Add between 25 and 50 percent more RAM and processor power. If you time it right, you'll pay less for this hardware than the ginnee pigs did when it was cutting edge (and still fulla bugs).
If there's been major upgrades in interface hardware, pick out a new one of those too, again, something thats working stable for a LOT of people.
Decide what you're going to do with the DAW, and choose your plugs. No bridges or work arounds.
Aim for a machine you can feel comfortable with for at least 4 years. Patch the OS, protect it as you will, patch that to date, install the DAW, install the pkugs, and test it for functionality quickly, while you are still in your return/warranty/gimme my money back window.
If its working reasonably well, lock it down, back it up, image it. If the hardware/OS/DAW stars don't line up in 4 years, you might have to make it last 8. I still have my DOS box and it ran fine last time I hooked it up.Ditto Win98SE, ditto XP w Sonar 7.
Either get it off the net, or be very selective about how and when you do allow it online. On and off, unplug the cable and turn off wireless. You don't have to patch an OS or security software for a box thats offline. If it runs today it will run tomorrow if you don't change it.
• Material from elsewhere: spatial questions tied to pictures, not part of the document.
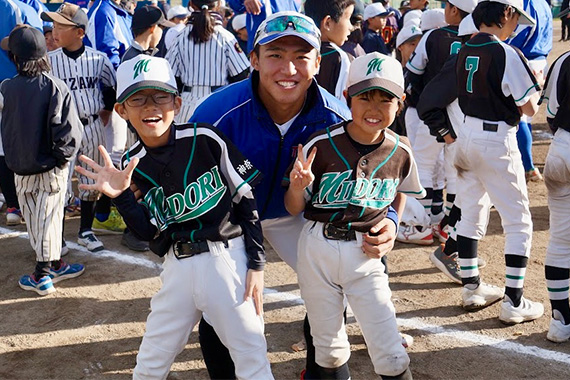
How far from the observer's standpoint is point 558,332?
4.17 meters

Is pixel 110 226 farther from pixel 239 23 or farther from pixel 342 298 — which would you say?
pixel 239 23

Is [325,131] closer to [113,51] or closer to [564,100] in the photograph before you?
[564,100]

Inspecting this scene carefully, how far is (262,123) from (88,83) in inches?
128

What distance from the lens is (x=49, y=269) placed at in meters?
5.23

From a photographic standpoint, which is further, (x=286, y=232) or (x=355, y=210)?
(x=286, y=232)

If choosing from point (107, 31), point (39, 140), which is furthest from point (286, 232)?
point (107, 31)

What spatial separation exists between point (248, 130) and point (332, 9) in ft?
7.14

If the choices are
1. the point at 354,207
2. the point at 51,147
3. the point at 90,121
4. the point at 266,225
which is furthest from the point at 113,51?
the point at 354,207

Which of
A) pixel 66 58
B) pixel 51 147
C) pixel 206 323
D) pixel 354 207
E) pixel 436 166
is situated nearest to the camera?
pixel 354 207

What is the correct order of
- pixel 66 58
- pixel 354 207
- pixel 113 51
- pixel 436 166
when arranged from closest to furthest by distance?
pixel 354 207 → pixel 66 58 → pixel 436 166 → pixel 113 51

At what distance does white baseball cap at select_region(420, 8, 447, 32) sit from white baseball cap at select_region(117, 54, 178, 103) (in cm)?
425

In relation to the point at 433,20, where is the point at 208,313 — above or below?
below

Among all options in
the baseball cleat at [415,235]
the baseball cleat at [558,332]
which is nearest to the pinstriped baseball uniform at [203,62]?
the baseball cleat at [415,235]

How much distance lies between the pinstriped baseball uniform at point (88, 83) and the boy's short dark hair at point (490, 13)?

Barring hardware failure and you can find replacements in these kinds of timeframes.
Place your new DAW close to the old one. Play with it. Watch the videos and learn the basic functions. Videos on your smartphone, tablet, laptop, anything but the DAW. You can pick up a new net machine for $250 and useuse an old monitor or multi task one of the DAW monitors, this is actually useful in many ways.You can buy an old Galaxy S for $50 to $100, run it on wireless and use the HDMI out as yet anither option.
Run some test projects on your new DAW. Fly a less critical current project across on DVD and see how it impirts, translates, and even exports to the old DAW. BE SURE TO CHANGE FILENAMES WHEN EXPORTING BACK TO THE OLD DAW, OR RISK VERSION CORRUPTION.
If you can, cut over to the new DAW with new projects. If you have to bounce back and forth, the abovevtest preps you what to expect. Use hard copies for transfer, or, swap/clone/image data drives. If you have to transfer via network, disconnect BOTH from the net and move everything at once.
Plan a cutoff date for the old DAW. Keep it hot and viable till you can't remember the last time you accessed it. Then pack it carefully, with monitor, spare mouse and KB, interface, OS, DAW, and plug discs, plus several writable empties, in a safe place.
Treat it like an old tape machine you may need again soon. In reality, it is even more important than that.